O ônibus se aproxima. Ele sobe os degraus, paga a passagem e passa pela roleta, se espremendo em meio a dezenas de passageiros. Embora nesse momento o contato físico com as pessoas fosse inevitável, tentava a todo instante não manter contato visual com elas. Uma mão no apoio do ônibus e a outra segurando o celular: álibi perfeito para evitar qualquer tipo de comunicação. Por mais que tivessem sido momentos de apreensão, sentia falta dos dias em que todos precisavam usar máscaras para sair de casa. Para ele, o distanciamento social era bom e a máscara cobria metade do seu rosto, que achava feio.

Pela tela do smartfone via, diferentemente da dele, pessoas exibindo uma vida perfeita. Todas eram bonitas demais e pareciam ter uma rotina alegre e agitada, não monótona como a dele. Queria que seus dias fossem tão interessantes quanto os delas, sem se dar conta de que as pessoas mostravam nas redes sociais apenas um pequeno recorte bonito e feliz de seus cotidianos, muitas vezes tão ou mais frustrantes do que o dele. Desejava ser feliz como elas.

Mesmo contra a sua vontade, Narciso era obrigado a levantar todos os dias pela manhã, ir para o trabalho num ônibus lotado e desempenhar, de segunda a sexta-feira, uma função que detestava, mas que pagava as suas contas. Ser ele mesmo havia se tornado um peso grande demais para se carregar, mas tinha esperanças de que ainda teria uma vida feliz. Essa esperança, além das contas que precisava pagar no início do mês, o motivava a dar o melhor de si num trabalho que odiava. Era muito inteligente, mas qualquer pessoa alfabetizada e informatizada poderia exercer a sua função e isso o frustrava. Depois de ter investido tanto tempo e dinheiro numa faculdade, sequer conseguiu uma colocação mediana na área que queria seguir.

Desmotivado, acreditava que vida nenhuma poderia ser tão ruim quanto a dele. Nem mesmo a das pessoas que ele evitava encarar, mas se acotovelavam dentro daquele ônibus lotado. Quase todas também profissionalmente frustradas, mentalmente esgotadas e desacreditadas no amor. Mas julgava que seria feliz se fosse igual a qualquer uma delas.

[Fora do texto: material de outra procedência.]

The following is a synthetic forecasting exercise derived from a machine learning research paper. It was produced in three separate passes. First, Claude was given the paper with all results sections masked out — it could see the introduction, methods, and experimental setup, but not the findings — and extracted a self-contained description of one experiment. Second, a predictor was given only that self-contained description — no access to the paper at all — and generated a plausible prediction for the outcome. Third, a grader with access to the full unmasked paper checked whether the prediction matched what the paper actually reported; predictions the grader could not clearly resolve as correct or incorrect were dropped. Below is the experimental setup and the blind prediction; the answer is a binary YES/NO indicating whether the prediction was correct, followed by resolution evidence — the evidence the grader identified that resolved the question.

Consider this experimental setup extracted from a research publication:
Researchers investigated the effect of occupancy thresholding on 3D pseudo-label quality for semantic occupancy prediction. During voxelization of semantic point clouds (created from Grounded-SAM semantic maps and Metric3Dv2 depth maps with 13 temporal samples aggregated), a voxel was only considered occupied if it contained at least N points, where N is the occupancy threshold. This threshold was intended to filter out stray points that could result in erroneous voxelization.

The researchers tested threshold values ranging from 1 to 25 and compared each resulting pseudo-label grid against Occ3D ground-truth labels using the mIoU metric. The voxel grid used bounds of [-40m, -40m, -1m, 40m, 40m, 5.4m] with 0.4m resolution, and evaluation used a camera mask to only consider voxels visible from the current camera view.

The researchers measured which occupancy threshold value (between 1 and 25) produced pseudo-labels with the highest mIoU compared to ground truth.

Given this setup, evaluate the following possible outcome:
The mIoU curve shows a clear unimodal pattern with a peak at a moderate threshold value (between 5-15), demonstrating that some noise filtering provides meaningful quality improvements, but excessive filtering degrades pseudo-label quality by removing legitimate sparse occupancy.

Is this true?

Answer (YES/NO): NO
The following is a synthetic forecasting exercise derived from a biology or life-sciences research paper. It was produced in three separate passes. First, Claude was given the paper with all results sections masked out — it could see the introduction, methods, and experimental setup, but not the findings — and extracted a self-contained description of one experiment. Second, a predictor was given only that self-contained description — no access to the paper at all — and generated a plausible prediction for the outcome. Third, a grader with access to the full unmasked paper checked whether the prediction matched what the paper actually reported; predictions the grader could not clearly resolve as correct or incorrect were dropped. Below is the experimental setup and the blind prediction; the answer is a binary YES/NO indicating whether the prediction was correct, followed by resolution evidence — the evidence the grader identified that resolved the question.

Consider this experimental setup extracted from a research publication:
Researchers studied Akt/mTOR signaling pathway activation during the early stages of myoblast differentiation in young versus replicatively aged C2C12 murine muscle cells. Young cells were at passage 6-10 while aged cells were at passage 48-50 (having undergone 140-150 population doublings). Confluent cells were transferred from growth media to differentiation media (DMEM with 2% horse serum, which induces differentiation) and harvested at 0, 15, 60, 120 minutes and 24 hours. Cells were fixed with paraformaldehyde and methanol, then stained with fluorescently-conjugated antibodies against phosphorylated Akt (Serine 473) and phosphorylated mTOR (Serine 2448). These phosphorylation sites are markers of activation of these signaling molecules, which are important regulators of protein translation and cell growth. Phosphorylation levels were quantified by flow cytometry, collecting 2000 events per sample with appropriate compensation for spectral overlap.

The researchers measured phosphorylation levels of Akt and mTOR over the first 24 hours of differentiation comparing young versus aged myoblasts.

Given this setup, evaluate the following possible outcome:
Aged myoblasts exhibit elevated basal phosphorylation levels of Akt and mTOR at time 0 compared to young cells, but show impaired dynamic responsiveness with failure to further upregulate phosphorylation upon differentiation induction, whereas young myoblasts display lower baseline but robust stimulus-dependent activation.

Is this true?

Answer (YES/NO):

Sem conhecer muita gente naquela cidade grande que, com seus prédios enormes e um trânsito caótico, o havia engolido, todas as pessoas que Narciso amava estavam no interior, de onde saiu em busca de crescimento profissional. Às vezes pensava em voltar e, saudoso, desejava ser novamente quem foi naquela pequena cidade que o havia proporcionado grandes alegrias. Mas os tempos eram outros e a vida adulta havia chegado com responsabilidades que não o deixariam voltar. Além de não gostar de ter contato físico e visual com as pessoas, a timidez e o salário que mal dava para se manter, sempre o faziam responder com uma negativa aos poucos convites que recebia para sair. Também porque poucas pessoas gostavam dele, que tinha muita dificuldade em demonstrar suas emoções, odiava ambientes com som alto e levava tudo no sentido literal demais. Tinha o sonho de ajudar os pais um dia, mas, irrealizado, tentava economizar para, pelo menos, conseguir visitá-los.

Em um dos únicos momentos em que levantou a cabeça naquela viagem, viu outro ônibus, com poucos passageiros e muitos lugares vazios, parar ao lado. Lá dentro, um rapaz aparentemente bem arrumado estava assentado. Só era possível ver uma parte da camisa xadrez que ele usava, seu rosto de perfil e os dedos de uma das mãos batendo sobre o encosto da poltrona vazia à sua frente, como quem canta uma música animada mentalmente. Narciso supõe que aquele rapaz era feliz. Desejou, então, embora não soubesse nada a respeito do desconhecido, estar tão feliz quanto ele. Ou, pelo menos, ser um pouco feliz também.

Na verdade, não por inveja, mas por estar cansado de acordar todos os dias e ter que ser ele mesmo, Narciso estaria disposto a ter uma vida igual à de qualquer pessoa, exceto a própria.